» Set task A:
The passage about Vita-More opens by asking "who is she?" List every role or title it gives her in the sentence that directly answers that question.

» Passage to read:
________________________

And although she’s been here for 75 years it often feels like talking to a human from the future.

So, who is she? A philosopher, artist, and researcher with a PhD in media and design, president emeritus of Humanity+, and co-editor of The Transhumanist Reader (among many other things). In 1982 she wrote the Transhumanist Manifesto that helped launch the movement. In 1997 she designed Primo Post-Human, a first pass at a whole-body prosthetic: a speculative “next body” with technological upgrades.

But now she tells Patrick and me to not call her a transhumanist. It’s not a disavowal, but a refusal to be boxed in by a label she thinks has been diluted. What she wants is philosophy and systems thinking: spot the gaps, run the experiment, do the work. “I’m a doer”, Vita-More tells us. Indeed she is.

A perfect example of this is her cryonics research. If cryonics is to mean anything, what matters is not only whether a body can be preserved, but whether the mind inside it can return intact.
To fill that particular gap - to see if memory is retained - she set out to test it. Using the tiny roundworm C. elegans, she trained them to recognize a particular smell, cryopreserved them, and then brought them back. The result was striking: the worms still remembered.

________________________

» Listing:
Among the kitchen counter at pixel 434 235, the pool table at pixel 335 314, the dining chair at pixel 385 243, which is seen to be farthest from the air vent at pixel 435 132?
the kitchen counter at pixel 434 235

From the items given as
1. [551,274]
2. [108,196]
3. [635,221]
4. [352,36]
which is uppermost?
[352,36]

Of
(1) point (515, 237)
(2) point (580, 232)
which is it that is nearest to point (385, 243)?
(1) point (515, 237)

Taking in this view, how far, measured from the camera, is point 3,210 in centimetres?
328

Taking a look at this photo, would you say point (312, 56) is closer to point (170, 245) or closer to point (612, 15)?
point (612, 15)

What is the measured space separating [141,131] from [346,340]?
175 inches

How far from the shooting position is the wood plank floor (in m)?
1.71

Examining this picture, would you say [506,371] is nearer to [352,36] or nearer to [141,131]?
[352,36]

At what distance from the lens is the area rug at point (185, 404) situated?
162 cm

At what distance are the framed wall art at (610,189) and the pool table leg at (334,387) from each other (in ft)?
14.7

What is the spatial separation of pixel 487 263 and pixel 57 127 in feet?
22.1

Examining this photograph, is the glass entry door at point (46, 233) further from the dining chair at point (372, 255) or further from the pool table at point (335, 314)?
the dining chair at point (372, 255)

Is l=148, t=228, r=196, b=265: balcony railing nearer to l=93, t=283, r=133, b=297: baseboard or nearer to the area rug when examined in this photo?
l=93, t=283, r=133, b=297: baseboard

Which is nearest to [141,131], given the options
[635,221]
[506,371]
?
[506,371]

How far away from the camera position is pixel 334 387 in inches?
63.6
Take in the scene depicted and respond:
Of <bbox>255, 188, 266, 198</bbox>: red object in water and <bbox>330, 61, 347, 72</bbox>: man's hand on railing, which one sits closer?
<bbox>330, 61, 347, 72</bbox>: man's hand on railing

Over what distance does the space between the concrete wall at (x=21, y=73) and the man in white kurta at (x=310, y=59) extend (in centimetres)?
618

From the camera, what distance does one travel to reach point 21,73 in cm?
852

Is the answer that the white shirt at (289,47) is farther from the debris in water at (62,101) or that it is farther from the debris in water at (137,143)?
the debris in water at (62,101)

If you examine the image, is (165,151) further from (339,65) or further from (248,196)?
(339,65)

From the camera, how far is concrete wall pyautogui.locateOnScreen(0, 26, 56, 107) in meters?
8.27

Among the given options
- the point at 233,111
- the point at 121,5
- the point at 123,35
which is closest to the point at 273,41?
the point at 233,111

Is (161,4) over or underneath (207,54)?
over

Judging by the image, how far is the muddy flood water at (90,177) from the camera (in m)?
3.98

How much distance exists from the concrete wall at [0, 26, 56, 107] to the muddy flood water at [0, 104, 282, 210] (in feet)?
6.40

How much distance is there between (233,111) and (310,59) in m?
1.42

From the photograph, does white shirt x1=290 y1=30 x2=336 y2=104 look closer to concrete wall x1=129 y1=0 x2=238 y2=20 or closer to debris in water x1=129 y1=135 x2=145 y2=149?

________________________

» Set task B:
Return everything in the records from the line containing "How much distance is" down to the end of the records, unchanged.

» Full response A:
- philosopher
- artist
- researcher with a PhD in media and design
- president emeritus of Humanity+
- co-editor of The Transhumanist Reader

» Full response B:
How much distance is there between (233,111) and (310,59) in m?
1.42

From the photograph, does white shirt x1=290 y1=30 x2=336 y2=104 look closer to concrete wall x1=129 y1=0 x2=238 y2=20 or closer to debris in water x1=129 y1=135 x2=145 y2=149?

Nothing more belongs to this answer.